**Votre tâche**
Veuillez écrire la suite de l'extrait sur les demeures des dieux et le pont de l'arc-en-ciel, en reprenant après sa dernière phrase.

**Extrait fourni**
* * * * * * *

Les dieux habitent des maisons splendides, aux murailles d’or, au toit d’argent. Odin a pour lui seul une grande ville éblouissante comme le soleil. Autour de lui sont les alfes lumineux, esprits ailés, génies charmans, sylphes et trilby, qui ont aussi peuplé le monde mythologique de l’Inde[1] et de la Perse, et qui venaient, au moyen-âge, dormir au bord des fleuves, danser dans les prairies, ou s’abriter au foyer du laboureur, et se suspendre en jouant au fuseau de la jeune fille.

Pour communiquer avec le monde, les dieux ont bâti, en forme de pont, l’arc-en-ciel. Au milieu est un sillon de feu, pour empêcher les géans d’y passer. Chaque jour, la troupe divine monte et descend à cheval par cette route aérienne. Thor, lui seul, est obligé de la suivre à pied, car il est si gros et si lourd, qu’aucun cheval ne pourrait le porter.

* * * * * * *

**Entrées du corpus**

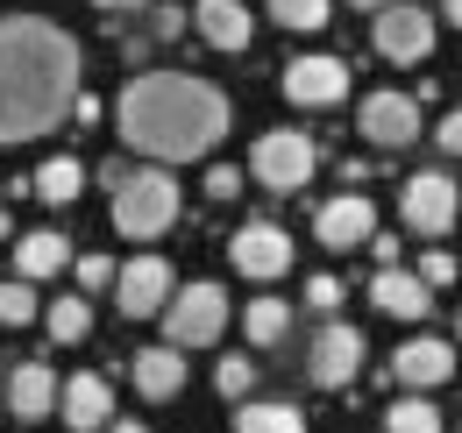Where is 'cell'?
<instances>
[{
  "label": "cell",
  "mask_w": 462,
  "mask_h": 433,
  "mask_svg": "<svg viewBox=\"0 0 462 433\" xmlns=\"http://www.w3.org/2000/svg\"><path fill=\"white\" fill-rule=\"evenodd\" d=\"M58 271H71V242H64L58 227H36V235L14 242V277L43 284V277H58Z\"/></svg>",
  "instance_id": "20"
},
{
  "label": "cell",
  "mask_w": 462,
  "mask_h": 433,
  "mask_svg": "<svg viewBox=\"0 0 462 433\" xmlns=\"http://www.w3.org/2000/svg\"><path fill=\"white\" fill-rule=\"evenodd\" d=\"M0 412H7V405H0Z\"/></svg>",
  "instance_id": "42"
},
{
  "label": "cell",
  "mask_w": 462,
  "mask_h": 433,
  "mask_svg": "<svg viewBox=\"0 0 462 433\" xmlns=\"http://www.w3.org/2000/svg\"><path fill=\"white\" fill-rule=\"evenodd\" d=\"M441 14H448V22L462 29V0H441Z\"/></svg>",
  "instance_id": "38"
},
{
  "label": "cell",
  "mask_w": 462,
  "mask_h": 433,
  "mask_svg": "<svg viewBox=\"0 0 462 433\" xmlns=\"http://www.w3.org/2000/svg\"><path fill=\"white\" fill-rule=\"evenodd\" d=\"M420 277L441 291V284H456V277H462V256H448V249H427V256H420Z\"/></svg>",
  "instance_id": "31"
},
{
  "label": "cell",
  "mask_w": 462,
  "mask_h": 433,
  "mask_svg": "<svg viewBox=\"0 0 462 433\" xmlns=\"http://www.w3.org/2000/svg\"><path fill=\"white\" fill-rule=\"evenodd\" d=\"M285 100L291 107H342L348 100V64L342 57H291L285 64Z\"/></svg>",
  "instance_id": "14"
},
{
  "label": "cell",
  "mask_w": 462,
  "mask_h": 433,
  "mask_svg": "<svg viewBox=\"0 0 462 433\" xmlns=\"http://www.w3.org/2000/svg\"><path fill=\"white\" fill-rule=\"evenodd\" d=\"M178 214H185V192H178L171 163H143L115 185V235L121 242H157L171 235Z\"/></svg>",
  "instance_id": "3"
},
{
  "label": "cell",
  "mask_w": 462,
  "mask_h": 433,
  "mask_svg": "<svg viewBox=\"0 0 462 433\" xmlns=\"http://www.w3.org/2000/svg\"><path fill=\"white\" fill-rule=\"evenodd\" d=\"M235 433H306V412L299 405H285V398H242L235 405Z\"/></svg>",
  "instance_id": "21"
},
{
  "label": "cell",
  "mask_w": 462,
  "mask_h": 433,
  "mask_svg": "<svg viewBox=\"0 0 462 433\" xmlns=\"http://www.w3.org/2000/svg\"><path fill=\"white\" fill-rule=\"evenodd\" d=\"M384 433H448L441 412H434V391H405L399 405L384 412Z\"/></svg>",
  "instance_id": "25"
},
{
  "label": "cell",
  "mask_w": 462,
  "mask_h": 433,
  "mask_svg": "<svg viewBox=\"0 0 462 433\" xmlns=\"http://www.w3.org/2000/svg\"><path fill=\"white\" fill-rule=\"evenodd\" d=\"M448 377H456V341H441V334H412V341H399L392 383H405V391H441Z\"/></svg>",
  "instance_id": "12"
},
{
  "label": "cell",
  "mask_w": 462,
  "mask_h": 433,
  "mask_svg": "<svg viewBox=\"0 0 462 433\" xmlns=\"http://www.w3.org/2000/svg\"><path fill=\"white\" fill-rule=\"evenodd\" d=\"M43 334H51L58 348L86 341V334H93V299H86V291H71V299H51V306H43Z\"/></svg>",
  "instance_id": "24"
},
{
  "label": "cell",
  "mask_w": 462,
  "mask_h": 433,
  "mask_svg": "<svg viewBox=\"0 0 462 433\" xmlns=\"http://www.w3.org/2000/svg\"><path fill=\"white\" fill-rule=\"evenodd\" d=\"M0 405H7V419H51L58 412V370L51 363H14Z\"/></svg>",
  "instance_id": "18"
},
{
  "label": "cell",
  "mask_w": 462,
  "mask_h": 433,
  "mask_svg": "<svg viewBox=\"0 0 462 433\" xmlns=\"http://www.w3.org/2000/svg\"><path fill=\"white\" fill-rule=\"evenodd\" d=\"M93 7H107V14H135V7H150V0H93Z\"/></svg>",
  "instance_id": "36"
},
{
  "label": "cell",
  "mask_w": 462,
  "mask_h": 433,
  "mask_svg": "<svg viewBox=\"0 0 462 433\" xmlns=\"http://www.w3.org/2000/svg\"><path fill=\"white\" fill-rule=\"evenodd\" d=\"M348 7H363V14H377V7H392V0H348Z\"/></svg>",
  "instance_id": "39"
},
{
  "label": "cell",
  "mask_w": 462,
  "mask_h": 433,
  "mask_svg": "<svg viewBox=\"0 0 462 433\" xmlns=\"http://www.w3.org/2000/svg\"><path fill=\"white\" fill-rule=\"evenodd\" d=\"M79 100V43L43 14L0 22V150L51 135Z\"/></svg>",
  "instance_id": "2"
},
{
  "label": "cell",
  "mask_w": 462,
  "mask_h": 433,
  "mask_svg": "<svg viewBox=\"0 0 462 433\" xmlns=\"http://www.w3.org/2000/svg\"><path fill=\"white\" fill-rule=\"evenodd\" d=\"M363 249H370V256H377V263H399V235H370V242H363Z\"/></svg>",
  "instance_id": "35"
},
{
  "label": "cell",
  "mask_w": 462,
  "mask_h": 433,
  "mask_svg": "<svg viewBox=\"0 0 462 433\" xmlns=\"http://www.w3.org/2000/svg\"><path fill=\"white\" fill-rule=\"evenodd\" d=\"M370 306L392 313V320H427V313H434V284H427L420 271H392V263H377V277H370Z\"/></svg>",
  "instance_id": "17"
},
{
  "label": "cell",
  "mask_w": 462,
  "mask_h": 433,
  "mask_svg": "<svg viewBox=\"0 0 462 433\" xmlns=\"http://www.w3.org/2000/svg\"><path fill=\"white\" fill-rule=\"evenodd\" d=\"M434 143H441L448 157H462V107H448V114H441V128H434Z\"/></svg>",
  "instance_id": "34"
},
{
  "label": "cell",
  "mask_w": 462,
  "mask_h": 433,
  "mask_svg": "<svg viewBox=\"0 0 462 433\" xmlns=\"http://www.w3.org/2000/svg\"><path fill=\"white\" fill-rule=\"evenodd\" d=\"M306 377H313V391H348V383L363 377V327L320 320L313 348H306Z\"/></svg>",
  "instance_id": "8"
},
{
  "label": "cell",
  "mask_w": 462,
  "mask_h": 433,
  "mask_svg": "<svg viewBox=\"0 0 462 433\" xmlns=\"http://www.w3.org/2000/svg\"><path fill=\"white\" fill-rule=\"evenodd\" d=\"M342 299H348V284H342L335 271H313V277H306V306H313L320 320H328V313H335Z\"/></svg>",
  "instance_id": "29"
},
{
  "label": "cell",
  "mask_w": 462,
  "mask_h": 433,
  "mask_svg": "<svg viewBox=\"0 0 462 433\" xmlns=\"http://www.w3.org/2000/svg\"><path fill=\"white\" fill-rule=\"evenodd\" d=\"M36 313H43L36 284H29V277H7V284H0V327H36Z\"/></svg>",
  "instance_id": "27"
},
{
  "label": "cell",
  "mask_w": 462,
  "mask_h": 433,
  "mask_svg": "<svg viewBox=\"0 0 462 433\" xmlns=\"http://www.w3.org/2000/svg\"><path fill=\"white\" fill-rule=\"evenodd\" d=\"M313 235H320V249H363V242L377 235V207H370L363 192H335V199L313 214Z\"/></svg>",
  "instance_id": "15"
},
{
  "label": "cell",
  "mask_w": 462,
  "mask_h": 433,
  "mask_svg": "<svg viewBox=\"0 0 462 433\" xmlns=\"http://www.w3.org/2000/svg\"><path fill=\"white\" fill-rule=\"evenodd\" d=\"M128 377H135V391H143L150 405H164V398H178V391H185V348H178V341L135 348V355H128Z\"/></svg>",
  "instance_id": "19"
},
{
  "label": "cell",
  "mask_w": 462,
  "mask_h": 433,
  "mask_svg": "<svg viewBox=\"0 0 462 433\" xmlns=\"http://www.w3.org/2000/svg\"><path fill=\"white\" fill-rule=\"evenodd\" d=\"M214 383H221V398H235V405H242V398L256 391V363H249V355H221Z\"/></svg>",
  "instance_id": "28"
},
{
  "label": "cell",
  "mask_w": 462,
  "mask_h": 433,
  "mask_svg": "<svg viewBox=\"0 0 462 433\" xmlns=\"http://www.w3.org/2000/svg\"><path fill=\"white\" fill-rule=\"evenodd\" d=\"M434 14L427 7H412V0H392V7H377L370 14V51L384 57V64H420V57H434Z\"/></svg>",
  "instance_id": "7"
},
{
  "label": "cell",
  "mask_w": 462,
  "mask_h": 433,
  "mask_svg": "<svg viewBox=\"0 0 462 433\" xmlns=\"http://www.w3.org/2000/svg\"><path fill=\"white\" fill-rule=\"evenodd\" d=\"M29 192H36L43 207H71V199L86 192V163H79V157H51L36 178H29Z\"/></svg>",
  "instance_id": "22"
},
{
  "label": "cell",
  "mask_w": 462,
  "mask_h": 433,
  "mask_svg": "<svg viewBox=\"0 0 462 433\" xmlns=\"http://www.w3.org/2000/svg\"><path fill=\"white\" fill-rule=\"evenodd\" d=\"M242 334H249V348H278V341L291 334V306L271 299V291L249 299V306H242Z\"/></svg>",
  "instance_id": "23"
},
{
  "label": "cell",
  "mask_w": 462,
  "mask_h": 433,
  "mask_svg": "<svg viewBox=\"0 0 462 433\" xmlns=\"http://www.w3.org/2000/svg\"><path fill=\"white\" fill-rule=\"evenodd\" d=\"M313 170H320V150H313V135H299V128H263L256 150H249V178H256L263 192H306Z\"/></svg>",
  "instance_id": "5"
},
{
  "label": "cell",
  "mask_w": 462,
  "mask_h": 433,
  "mask_svg": "<svg viewBox=\"0 0 462 433\" xmlns=\"http://www.w3.org/2000/svg\"><path fill=\"white\" fill-rule=\"evenodd\" d=\"M58 419L71 433H107L115 419V383L100 377V370H79V377L58 383Z\"/></svg>",
  "instance_id": "13"
},
{
  "label": "cell",
  "mask_w": 462,
  "mask_h": 433,
  "mask_svg": "<svg viewBox=\"0 0 462 433\" xmlns=\"http://www.w3.org/2000/svg\"><path fill=\"white\" fill-rule=\"evenodd\" d=\"M328 14H335V0H271V22H278V29H291V36L328 29Z\"/></svg>",
  "instance_id": "26"
},
{
  "label": "cell",
  "mask_w": 462,
  "mask_h": 433,
  "mask_svg": "<svg viewBox=\"0 0 462 433\" xmlns=\"http://www.w3.org/2000/svg\"><path fill=\"white\" fill-rule=\"evenodd\" d=\"M228 263L249 277V284H278V277L291 271V235L278 220H242L228 235Z\"/></svg>",
  "instance_id": "9"
},
{
  "label": "cell",
  "mask_w": 462,
  "mask_h": 433,
  "mask_svg": "<svg viewBox=\"0 0 462 433\" xmlns=\"http://www.w3.org/2000/svg\"><path fill=\"white\" fill-rule=\"evenodd\" d=\"M157 320H164V341H178V348H214V341L228 334V291H221L214 277L178 284Z\"/></svg>",
  "instance_id": "4"
},
{
  "label": "cell",
  "mask_w": 462,
  "mask_h": 433,
  "mask_svg": "<svg viewBox=\"0 0 462 433\" xmlns=\"http://www.w3.org/2000/svg\"><path fill=\"white\" fill-rule=\"evenodd\" d=\"M356 135L370 150H412L420 143V93H370L356 107Z\"/></svg>",
  "instance_id": "10"
},
{
  "label": "cell",
  "mask_w": 462,
  "mask_h": 433,
  "mask_svg": "<svg viewBox=\"0 0 462 433\" xmlns=\"http://www.w3.org/2000/svg\"><path fill=\"white\" fill-rule=\"evenodd\" d=\"M456 341H462V313H456Z\"/></svg>",
  "instance_id": "41"
},
{
  "label": "cell",
  "mask_w": 462,
  "mask_h": 433,
  "mask_svg": "<svg viewBox=\"0 0 462 433\" xmlns=\"http://www.w3.org/2000/svg\"><path fill=\"white\" fill-rule=\"evenodd\" d=\"M399 220L412 227V235L441 242V235L462 220V185L448 178V170H412V178H405V192H399Z\"/></svg>",
  "instance_id": "6"
},
{
  "label": "cell",
  "mask_w": 462,
  "mask_h": 433,
  "mask_svg": "<svg viewBox=\"0 0 462 433\" xmlns=\"http://www.w3.org/2000/svg\"><path fill=\"white\" fill-rule=\"evenodd\" d=\"M228 93L221 86H207V78H192V71H143V78H128L115 100V128L121 143L135 150L143 163H199L221 150V135H228Z\"/></svg>",
  "instance_id": "1"
},
{
  "label": "cell",
  "mask_w": 462,
  "mask_h": 433,
  "mask_svg": "<svg viewBox=\"0 0 462 433\" xmlns=\"http://www.w3.org/2000/svg\"><path fill=\"white\" fill-rule=\"evenodd\" d=\"M171 291H178L171 263H164V256H150V249H143L135 263H121V271H115V306H121V320H157Z\"/></svg>",
  "instance_id": "11"
},
{
  "label": "cell",
  "mask_w": 462,
  "mask_h": 433,
  "mask_svg": "<svg viewBox=\"0 0 462 433\" xmlns=\"http://www.w3.org/2000/svg\"><path fill=\"white\" fill-rule=\"evenodd\" d=\"M150 36H157V43H178V36H185V7H164V0H150Z\"/></svg>",
  "instance_id": "32"
},
{
  "label": "cell",
  "mask_w": 462,
  "mask_h": 433,
  "mask_svg": "<svg viewBox=\"0 0 462 433\" xmlns=\"http://www.w3.org/2000/svg\"><path fill=\"white\" fill-rule=\"evenodd\" d=\"M107 433H150L143 419H107Z\"/></svg>",
  "instance_id": "37"
},
{
  "label": "cell",
  "mask_w": 462,
  "mask_h": 433,
  "mask_svg": "<svg viewBox=\"0 0 462 433\" xmlns=\"http://www.w3.org/2000/svg\"><path fill=\"white\" fill-rule=\"evenodd\" d=\"M192 29L207 36V51H228V57L256 43V14L242 0H192Z\"/></svg>",
  "instance_id": "16"
},
{
  "label": "cell",
  "mask_w": 462,
  "mask_h": 433,
  "mask_svg": "<svg viewBox=\"0 0 462 433\" xmlns=\"http://www.w3.org/2000/svg\"><path fill=\"white\" fill-rule=\"evenodd\" d=\"M7 235H14V220H7V207H0V242H7Z\"/></svg>",
  "instance_id": "40"
},
{
  "label": "cell",
  "mask_w": 462,
  "mask_h": 433,
  "mask_svg": "<svg viewBox=\"0 0 462 433\" xmlns=\"http://www.w3.org/2000/svg\"><path fill=\"white\" fill-rule=\"evenodd\" d=\"M71 271H79V291H86V299H100V291H115V256H79V263H71Z\"/></svg>",
  "instance_id": "30"
},
{
  "label": "cell",
  "mask_w": 462,
  "mask_h": 433,
  "mask_svg": "<svg viewBox=\"0 0 462 433\" xmlns=\"http://www.w3.org/2000/svg\"><path fill=\"white\" fill-rule=\"evenodd\" d=\"M207 199H242V170H235V163H214V170H207Z\"/></svg>",
  "instance_id": "33"
}]
</instances>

* * * * * * *

**Réponse attendue**
Il y a douze grands dieux[2]. Le premier est Odin[3]. C’est le maître de l’univers et l’esprit des combats ; c’est le Siva des Indiens, tout à la fois créateur et destructeur, dieu bienfaisant, dieu redoutable, tantôt invoqué dans de pieuses prières, tantôt adoré avec des holocaustes de sang. C’est lui qui préside le conseil céleste, et il s’asseoit dans son palais sur un siége élevé d’où il découvre tout ce qui se passe dans le monde[4]. Il avait douze noms, et il usurpa celui d’Allfader (père de toutes choses) ; ce qui établit dans cette mythologie une étrange contradiction, car Odin mourra un jour, et il est dit que l’Allfader ne doit pas mourir. Les Scandinaves, qui, dans leur humeur guerrière, se souciaient peu d’une divinité pacifique et miséricordieuse, adoraient Odin comme le chef su-

  1. Je rappelle à tous ceux qui veulent étudier la mythologie de l’Inde et les autres mythologies anciennes l’excellent travail que M. Guigniaut a publié en refaisant la symbolique de Creuzer.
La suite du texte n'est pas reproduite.